Wow, this little post that I wrote in 20 minutes went big time. It was just translated in Romanian. And just today from the Atlantic,
But is this really true? Among some of the biggest bloggers, this
notion is increasingly seen as suspect. In early July, Laura McKenna, a
widely respected and longtime blogger, argued on her site, 11D,
that blogging has perceptibly changed over the six years she’s been at
it. Many of blogging’s heavy hitters, she observed, have ended up
“absorbed into some other professional enterprise.” Meanwhile, newer or
lesser-known bloggers aren’t getting the kind of links and attention
they used to, which means that “good stuff” is no longer “bubbling to
the top.” Her post prompted a couple of the medium’s most legendary,
best-established hands to react: Matthew Yglesias (formerly of The Atlantic, now of ThinkProgress), confirmed that blogging has indeed become “institutionalized,” and Ezra Klein (formerly of The American Prospect, now of The Washington Post)

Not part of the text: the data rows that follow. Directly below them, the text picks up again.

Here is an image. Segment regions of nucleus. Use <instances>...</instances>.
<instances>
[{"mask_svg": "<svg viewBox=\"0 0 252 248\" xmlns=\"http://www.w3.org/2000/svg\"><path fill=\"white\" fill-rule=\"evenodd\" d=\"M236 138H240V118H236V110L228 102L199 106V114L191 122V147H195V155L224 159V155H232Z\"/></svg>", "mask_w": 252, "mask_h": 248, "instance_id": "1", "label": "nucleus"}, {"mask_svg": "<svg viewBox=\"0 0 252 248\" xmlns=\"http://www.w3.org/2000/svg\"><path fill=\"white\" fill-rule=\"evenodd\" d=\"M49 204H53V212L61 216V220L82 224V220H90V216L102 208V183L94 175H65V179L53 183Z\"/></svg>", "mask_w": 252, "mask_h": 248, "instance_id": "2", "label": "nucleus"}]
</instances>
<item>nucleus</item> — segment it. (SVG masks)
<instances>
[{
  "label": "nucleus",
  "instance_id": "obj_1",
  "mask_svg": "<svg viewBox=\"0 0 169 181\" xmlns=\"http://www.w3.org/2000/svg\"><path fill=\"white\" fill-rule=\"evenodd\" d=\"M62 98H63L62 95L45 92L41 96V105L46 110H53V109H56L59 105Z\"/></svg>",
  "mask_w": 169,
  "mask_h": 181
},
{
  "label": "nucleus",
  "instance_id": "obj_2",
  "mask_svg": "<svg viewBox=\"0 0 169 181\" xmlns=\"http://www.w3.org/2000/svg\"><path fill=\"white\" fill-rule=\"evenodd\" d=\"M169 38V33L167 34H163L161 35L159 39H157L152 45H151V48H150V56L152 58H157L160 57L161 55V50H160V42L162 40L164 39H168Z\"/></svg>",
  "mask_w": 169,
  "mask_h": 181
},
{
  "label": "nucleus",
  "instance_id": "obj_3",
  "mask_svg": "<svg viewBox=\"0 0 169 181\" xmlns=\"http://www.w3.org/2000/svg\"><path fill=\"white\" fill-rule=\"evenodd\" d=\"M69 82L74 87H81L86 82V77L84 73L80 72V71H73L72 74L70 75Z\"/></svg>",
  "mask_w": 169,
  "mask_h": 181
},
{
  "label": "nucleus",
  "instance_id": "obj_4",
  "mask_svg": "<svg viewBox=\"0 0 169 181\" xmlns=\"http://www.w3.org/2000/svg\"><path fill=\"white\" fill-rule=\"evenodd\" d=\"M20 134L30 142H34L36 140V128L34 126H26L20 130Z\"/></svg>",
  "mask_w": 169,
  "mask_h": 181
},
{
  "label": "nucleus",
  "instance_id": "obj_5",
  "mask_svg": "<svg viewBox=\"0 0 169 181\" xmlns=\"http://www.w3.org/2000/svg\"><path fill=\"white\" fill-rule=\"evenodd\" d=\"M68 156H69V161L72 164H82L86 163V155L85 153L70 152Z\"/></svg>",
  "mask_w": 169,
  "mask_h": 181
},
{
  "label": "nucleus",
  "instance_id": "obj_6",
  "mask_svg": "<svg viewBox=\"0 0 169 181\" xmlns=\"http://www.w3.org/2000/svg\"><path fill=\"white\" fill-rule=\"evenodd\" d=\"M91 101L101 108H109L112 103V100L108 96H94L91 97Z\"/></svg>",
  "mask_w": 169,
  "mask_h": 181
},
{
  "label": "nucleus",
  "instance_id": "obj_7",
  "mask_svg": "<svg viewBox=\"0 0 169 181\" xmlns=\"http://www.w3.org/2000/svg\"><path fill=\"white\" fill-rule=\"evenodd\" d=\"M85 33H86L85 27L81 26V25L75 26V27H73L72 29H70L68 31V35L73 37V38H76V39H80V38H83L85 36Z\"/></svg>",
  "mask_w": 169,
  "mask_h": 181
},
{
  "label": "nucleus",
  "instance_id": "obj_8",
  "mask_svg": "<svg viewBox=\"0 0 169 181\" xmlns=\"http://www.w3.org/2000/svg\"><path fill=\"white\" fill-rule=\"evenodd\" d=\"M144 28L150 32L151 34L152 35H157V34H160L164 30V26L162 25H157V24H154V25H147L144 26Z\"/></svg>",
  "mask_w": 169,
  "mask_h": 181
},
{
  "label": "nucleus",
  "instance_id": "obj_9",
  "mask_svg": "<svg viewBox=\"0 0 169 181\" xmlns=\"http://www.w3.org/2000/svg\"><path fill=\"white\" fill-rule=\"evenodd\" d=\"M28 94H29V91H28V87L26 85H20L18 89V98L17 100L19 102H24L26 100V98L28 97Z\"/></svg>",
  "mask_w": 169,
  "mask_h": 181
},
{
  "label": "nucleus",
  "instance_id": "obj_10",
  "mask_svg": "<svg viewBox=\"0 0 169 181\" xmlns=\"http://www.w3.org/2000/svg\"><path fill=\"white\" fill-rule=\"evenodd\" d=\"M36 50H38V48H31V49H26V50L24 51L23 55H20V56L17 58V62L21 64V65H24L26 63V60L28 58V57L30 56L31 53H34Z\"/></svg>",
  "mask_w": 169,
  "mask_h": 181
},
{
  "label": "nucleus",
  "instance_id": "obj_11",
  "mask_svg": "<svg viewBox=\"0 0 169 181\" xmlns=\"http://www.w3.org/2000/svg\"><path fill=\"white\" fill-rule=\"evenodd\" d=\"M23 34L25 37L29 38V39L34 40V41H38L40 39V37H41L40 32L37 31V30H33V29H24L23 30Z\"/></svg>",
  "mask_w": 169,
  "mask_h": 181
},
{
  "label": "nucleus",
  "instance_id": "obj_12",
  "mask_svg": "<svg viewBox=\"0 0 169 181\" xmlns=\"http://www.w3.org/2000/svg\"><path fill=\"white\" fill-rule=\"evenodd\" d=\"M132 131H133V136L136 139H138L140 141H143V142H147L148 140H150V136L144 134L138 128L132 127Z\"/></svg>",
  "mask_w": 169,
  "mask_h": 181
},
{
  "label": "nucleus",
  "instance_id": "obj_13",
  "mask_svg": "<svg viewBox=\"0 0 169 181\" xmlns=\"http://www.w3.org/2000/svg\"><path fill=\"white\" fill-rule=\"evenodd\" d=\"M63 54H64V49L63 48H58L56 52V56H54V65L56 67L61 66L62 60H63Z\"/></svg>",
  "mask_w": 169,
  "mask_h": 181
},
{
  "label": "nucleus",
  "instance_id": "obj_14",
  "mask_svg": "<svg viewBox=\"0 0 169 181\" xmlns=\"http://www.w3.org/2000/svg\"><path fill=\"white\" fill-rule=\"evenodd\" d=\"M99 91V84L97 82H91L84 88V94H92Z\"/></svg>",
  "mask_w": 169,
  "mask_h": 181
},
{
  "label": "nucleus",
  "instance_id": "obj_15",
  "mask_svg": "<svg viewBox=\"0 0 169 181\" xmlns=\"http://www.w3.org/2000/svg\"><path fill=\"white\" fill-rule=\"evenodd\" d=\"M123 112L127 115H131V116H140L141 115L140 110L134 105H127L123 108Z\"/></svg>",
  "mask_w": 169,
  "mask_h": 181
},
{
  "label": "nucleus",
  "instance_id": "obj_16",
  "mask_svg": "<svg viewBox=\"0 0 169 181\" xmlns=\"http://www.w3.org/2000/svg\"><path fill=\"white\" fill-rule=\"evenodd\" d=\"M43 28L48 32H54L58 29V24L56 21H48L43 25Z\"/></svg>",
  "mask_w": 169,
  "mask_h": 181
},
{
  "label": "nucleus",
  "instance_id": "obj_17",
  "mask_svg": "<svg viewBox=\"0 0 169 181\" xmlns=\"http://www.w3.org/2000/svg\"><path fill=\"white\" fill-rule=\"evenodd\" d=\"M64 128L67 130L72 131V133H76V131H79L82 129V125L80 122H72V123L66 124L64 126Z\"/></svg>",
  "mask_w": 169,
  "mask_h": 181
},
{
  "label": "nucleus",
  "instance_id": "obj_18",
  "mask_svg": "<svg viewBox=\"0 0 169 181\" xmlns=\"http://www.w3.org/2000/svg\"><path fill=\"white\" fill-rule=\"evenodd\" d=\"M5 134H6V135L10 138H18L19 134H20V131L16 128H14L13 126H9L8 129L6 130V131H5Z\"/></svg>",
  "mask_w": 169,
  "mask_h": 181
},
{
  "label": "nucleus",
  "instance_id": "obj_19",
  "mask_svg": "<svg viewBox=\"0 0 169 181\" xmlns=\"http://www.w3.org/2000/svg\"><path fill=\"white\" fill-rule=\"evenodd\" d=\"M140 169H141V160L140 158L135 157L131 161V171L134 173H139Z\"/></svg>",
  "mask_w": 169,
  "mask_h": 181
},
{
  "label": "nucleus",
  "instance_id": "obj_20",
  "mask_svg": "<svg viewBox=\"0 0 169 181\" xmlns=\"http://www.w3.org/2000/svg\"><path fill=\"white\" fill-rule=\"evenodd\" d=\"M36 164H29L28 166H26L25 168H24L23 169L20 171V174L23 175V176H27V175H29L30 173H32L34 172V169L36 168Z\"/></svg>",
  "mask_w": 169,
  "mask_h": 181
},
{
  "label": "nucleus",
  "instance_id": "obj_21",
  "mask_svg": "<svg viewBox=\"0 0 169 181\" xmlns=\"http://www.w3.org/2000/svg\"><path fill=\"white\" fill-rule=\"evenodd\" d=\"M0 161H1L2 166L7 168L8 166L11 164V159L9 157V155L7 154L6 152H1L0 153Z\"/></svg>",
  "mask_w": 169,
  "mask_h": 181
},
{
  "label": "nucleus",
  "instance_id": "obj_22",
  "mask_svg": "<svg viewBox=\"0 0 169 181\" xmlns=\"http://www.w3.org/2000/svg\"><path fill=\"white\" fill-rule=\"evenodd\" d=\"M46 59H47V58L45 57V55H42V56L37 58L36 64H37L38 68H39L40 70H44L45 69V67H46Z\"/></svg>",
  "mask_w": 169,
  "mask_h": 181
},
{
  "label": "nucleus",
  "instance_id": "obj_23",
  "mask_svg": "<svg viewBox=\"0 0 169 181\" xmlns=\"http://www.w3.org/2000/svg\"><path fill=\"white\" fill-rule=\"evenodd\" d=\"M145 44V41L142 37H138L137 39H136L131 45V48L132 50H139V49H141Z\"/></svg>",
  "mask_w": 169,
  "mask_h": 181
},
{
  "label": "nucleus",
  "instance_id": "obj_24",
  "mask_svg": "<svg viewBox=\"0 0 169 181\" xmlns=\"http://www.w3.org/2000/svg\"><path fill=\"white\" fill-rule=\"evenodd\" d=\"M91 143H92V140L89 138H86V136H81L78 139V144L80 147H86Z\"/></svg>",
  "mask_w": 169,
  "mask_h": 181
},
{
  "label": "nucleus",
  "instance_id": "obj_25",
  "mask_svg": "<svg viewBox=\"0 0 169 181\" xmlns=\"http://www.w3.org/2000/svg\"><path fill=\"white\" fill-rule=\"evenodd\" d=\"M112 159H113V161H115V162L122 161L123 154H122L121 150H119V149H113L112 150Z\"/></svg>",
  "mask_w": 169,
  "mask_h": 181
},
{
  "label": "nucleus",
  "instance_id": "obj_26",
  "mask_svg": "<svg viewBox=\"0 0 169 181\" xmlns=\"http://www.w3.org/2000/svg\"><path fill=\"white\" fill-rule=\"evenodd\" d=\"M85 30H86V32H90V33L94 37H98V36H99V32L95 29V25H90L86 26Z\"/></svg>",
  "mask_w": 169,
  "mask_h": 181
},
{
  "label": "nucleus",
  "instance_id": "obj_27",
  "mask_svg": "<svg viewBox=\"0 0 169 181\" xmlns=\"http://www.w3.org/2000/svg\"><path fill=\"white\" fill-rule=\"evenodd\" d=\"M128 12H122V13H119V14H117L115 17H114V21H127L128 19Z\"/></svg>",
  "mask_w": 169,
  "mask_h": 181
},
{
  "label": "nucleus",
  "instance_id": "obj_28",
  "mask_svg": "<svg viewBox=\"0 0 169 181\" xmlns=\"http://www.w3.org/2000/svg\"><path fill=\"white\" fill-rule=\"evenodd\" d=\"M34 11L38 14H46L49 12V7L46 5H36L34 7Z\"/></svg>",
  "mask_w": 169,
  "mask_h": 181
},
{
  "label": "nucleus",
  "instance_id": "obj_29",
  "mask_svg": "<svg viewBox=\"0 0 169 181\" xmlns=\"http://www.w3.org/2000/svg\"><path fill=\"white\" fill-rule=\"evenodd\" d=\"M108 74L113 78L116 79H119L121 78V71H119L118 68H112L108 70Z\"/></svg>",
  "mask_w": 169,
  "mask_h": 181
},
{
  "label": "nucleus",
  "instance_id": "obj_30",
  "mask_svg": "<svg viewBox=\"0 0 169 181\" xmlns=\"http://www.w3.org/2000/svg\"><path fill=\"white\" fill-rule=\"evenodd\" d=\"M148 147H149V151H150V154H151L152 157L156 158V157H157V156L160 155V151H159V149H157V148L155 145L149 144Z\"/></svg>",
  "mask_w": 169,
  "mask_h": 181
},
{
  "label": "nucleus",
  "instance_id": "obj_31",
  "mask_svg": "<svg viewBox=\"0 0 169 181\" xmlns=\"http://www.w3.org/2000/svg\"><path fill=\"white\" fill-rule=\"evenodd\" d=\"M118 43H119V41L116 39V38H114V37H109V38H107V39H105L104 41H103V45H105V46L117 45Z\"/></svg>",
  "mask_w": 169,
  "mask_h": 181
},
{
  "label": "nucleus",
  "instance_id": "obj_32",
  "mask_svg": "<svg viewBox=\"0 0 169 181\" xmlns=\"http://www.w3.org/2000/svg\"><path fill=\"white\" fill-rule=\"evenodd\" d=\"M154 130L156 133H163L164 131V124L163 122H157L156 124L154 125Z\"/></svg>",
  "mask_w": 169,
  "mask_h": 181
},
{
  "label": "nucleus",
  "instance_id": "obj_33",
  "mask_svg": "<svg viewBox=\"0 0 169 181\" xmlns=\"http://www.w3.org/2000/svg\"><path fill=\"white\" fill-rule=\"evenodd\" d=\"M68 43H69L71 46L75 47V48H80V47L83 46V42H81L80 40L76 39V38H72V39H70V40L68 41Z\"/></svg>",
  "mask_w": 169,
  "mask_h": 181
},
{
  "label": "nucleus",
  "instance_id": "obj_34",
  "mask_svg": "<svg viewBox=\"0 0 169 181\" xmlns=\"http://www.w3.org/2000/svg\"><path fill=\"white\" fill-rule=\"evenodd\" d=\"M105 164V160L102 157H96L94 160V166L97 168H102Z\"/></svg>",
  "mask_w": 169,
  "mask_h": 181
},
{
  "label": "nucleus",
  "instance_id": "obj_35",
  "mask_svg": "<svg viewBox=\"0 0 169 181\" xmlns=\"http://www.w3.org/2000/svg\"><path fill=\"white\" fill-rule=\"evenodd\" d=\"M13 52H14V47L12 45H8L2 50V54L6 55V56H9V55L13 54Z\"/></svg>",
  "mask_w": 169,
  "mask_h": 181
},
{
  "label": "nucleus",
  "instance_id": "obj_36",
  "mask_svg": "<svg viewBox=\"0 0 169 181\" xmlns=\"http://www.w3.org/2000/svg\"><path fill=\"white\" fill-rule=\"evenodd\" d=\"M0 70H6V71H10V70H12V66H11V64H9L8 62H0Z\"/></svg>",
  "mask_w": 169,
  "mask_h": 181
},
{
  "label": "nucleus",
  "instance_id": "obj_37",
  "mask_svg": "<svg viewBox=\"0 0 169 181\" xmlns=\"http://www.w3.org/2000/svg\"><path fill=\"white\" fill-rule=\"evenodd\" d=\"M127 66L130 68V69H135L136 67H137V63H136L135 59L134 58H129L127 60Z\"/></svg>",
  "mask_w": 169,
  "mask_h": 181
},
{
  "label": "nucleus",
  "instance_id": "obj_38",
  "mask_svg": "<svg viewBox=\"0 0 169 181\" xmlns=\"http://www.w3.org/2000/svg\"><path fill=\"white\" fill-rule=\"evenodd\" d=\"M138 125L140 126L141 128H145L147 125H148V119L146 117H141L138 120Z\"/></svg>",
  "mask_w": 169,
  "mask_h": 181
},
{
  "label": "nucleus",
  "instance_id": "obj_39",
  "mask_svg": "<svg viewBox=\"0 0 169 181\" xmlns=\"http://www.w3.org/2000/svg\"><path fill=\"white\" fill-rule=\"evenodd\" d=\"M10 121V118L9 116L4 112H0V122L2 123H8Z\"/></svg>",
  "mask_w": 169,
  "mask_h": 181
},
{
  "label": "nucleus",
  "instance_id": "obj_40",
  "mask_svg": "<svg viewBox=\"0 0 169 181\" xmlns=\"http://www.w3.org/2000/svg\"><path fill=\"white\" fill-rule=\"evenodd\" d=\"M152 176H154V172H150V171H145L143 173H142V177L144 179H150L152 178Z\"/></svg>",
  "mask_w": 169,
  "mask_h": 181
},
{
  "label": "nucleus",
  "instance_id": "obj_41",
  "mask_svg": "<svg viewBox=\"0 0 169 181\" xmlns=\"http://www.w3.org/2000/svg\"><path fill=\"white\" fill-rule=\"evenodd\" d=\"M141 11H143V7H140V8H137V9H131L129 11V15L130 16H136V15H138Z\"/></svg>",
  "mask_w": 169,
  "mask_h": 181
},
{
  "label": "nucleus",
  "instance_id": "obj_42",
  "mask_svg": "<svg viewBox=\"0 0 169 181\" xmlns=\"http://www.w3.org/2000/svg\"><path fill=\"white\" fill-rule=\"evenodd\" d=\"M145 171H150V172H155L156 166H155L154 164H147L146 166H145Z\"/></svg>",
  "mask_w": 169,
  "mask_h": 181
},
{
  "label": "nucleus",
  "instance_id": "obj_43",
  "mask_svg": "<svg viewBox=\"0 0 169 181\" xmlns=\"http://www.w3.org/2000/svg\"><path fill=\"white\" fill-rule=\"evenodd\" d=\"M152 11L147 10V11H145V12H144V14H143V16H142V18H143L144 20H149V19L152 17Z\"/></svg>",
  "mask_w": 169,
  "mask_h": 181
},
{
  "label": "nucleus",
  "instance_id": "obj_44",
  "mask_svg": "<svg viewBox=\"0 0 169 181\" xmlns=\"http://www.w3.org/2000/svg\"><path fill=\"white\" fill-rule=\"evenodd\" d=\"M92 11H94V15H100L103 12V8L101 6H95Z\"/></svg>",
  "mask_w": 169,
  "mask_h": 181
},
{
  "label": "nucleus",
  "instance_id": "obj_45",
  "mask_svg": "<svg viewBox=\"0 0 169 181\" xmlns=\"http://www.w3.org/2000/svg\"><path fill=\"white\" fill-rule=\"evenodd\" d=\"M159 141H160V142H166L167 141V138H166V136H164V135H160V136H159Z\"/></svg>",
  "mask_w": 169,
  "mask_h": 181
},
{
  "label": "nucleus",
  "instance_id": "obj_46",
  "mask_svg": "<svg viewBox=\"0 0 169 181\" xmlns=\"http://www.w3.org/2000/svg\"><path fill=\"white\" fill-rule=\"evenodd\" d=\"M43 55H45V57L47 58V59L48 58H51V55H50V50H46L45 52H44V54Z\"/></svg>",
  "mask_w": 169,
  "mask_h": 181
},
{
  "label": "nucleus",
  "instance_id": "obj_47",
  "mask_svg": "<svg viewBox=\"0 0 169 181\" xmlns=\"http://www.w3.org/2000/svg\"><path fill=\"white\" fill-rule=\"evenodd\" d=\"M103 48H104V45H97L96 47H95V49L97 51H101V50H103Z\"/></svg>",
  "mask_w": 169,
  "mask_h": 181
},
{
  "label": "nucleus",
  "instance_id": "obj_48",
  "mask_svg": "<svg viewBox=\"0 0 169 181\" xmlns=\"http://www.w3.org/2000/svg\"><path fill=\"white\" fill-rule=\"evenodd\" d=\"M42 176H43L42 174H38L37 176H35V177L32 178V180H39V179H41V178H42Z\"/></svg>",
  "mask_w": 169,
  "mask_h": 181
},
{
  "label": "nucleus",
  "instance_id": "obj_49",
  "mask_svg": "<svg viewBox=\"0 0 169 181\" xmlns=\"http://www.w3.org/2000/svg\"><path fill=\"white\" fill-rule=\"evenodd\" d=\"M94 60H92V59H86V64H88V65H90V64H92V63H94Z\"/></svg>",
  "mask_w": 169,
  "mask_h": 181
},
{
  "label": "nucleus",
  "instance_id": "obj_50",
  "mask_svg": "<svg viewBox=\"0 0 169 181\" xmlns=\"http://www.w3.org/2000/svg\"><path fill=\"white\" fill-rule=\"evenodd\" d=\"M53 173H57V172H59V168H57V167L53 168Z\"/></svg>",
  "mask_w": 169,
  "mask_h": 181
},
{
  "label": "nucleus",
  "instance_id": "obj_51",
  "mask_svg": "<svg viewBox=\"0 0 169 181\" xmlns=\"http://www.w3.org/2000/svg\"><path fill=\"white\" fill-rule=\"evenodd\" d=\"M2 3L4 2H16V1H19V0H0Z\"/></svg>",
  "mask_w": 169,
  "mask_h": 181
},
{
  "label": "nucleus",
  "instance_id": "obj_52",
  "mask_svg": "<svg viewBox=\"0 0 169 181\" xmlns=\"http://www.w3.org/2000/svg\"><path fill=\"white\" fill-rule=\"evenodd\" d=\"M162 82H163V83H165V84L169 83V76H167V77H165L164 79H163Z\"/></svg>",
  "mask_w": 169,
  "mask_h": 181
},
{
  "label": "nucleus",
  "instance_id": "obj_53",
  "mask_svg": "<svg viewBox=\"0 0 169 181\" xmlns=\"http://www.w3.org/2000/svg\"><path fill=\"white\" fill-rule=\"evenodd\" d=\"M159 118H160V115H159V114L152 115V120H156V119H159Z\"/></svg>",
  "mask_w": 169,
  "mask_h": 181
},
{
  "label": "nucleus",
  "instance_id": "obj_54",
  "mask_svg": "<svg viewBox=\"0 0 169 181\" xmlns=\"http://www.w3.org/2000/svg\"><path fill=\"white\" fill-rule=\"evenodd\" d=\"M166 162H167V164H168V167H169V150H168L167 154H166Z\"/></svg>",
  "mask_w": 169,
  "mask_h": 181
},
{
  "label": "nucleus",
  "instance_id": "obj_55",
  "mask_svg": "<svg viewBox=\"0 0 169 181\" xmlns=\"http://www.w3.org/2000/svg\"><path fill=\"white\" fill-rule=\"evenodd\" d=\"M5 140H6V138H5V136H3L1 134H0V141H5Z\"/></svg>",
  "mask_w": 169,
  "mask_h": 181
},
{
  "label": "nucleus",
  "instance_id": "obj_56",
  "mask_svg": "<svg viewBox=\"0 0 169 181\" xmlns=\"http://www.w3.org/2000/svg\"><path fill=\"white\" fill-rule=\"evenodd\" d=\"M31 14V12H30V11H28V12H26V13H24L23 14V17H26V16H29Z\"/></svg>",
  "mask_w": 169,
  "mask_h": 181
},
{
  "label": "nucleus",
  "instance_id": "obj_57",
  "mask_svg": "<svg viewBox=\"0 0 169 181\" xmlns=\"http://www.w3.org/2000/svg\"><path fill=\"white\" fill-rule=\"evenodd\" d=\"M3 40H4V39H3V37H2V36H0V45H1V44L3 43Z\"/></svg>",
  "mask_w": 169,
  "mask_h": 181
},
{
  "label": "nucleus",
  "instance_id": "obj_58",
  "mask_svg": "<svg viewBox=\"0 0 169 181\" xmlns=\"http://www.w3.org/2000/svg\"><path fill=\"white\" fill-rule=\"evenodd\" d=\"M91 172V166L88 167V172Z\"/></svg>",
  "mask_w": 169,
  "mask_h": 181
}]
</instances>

concurred, “The place has professionalized.” Almost everyone weighing
in agreed that blogging has become more corporate, more ossified, and
increasingly indistinguishable from the mainstream media. Even Glenn
Reynolds had a slight change of heart, admitting in a June interview
that the David-and-Goliath dynamic is eroding as blogs have become
“more big-media-ish.” All this has led Matthew Hindman, author of The Myth of Digital
Democracy, to declare that "The era when political comment on the Web
is dominated by solo bloggers writing for free is gone."
I've got to run out and meet the school bus, so I'll have to add more later. Wow. Still blushing.

Wow. Congratulations. Now, when is The Atlantic going to offer you the job you deserve?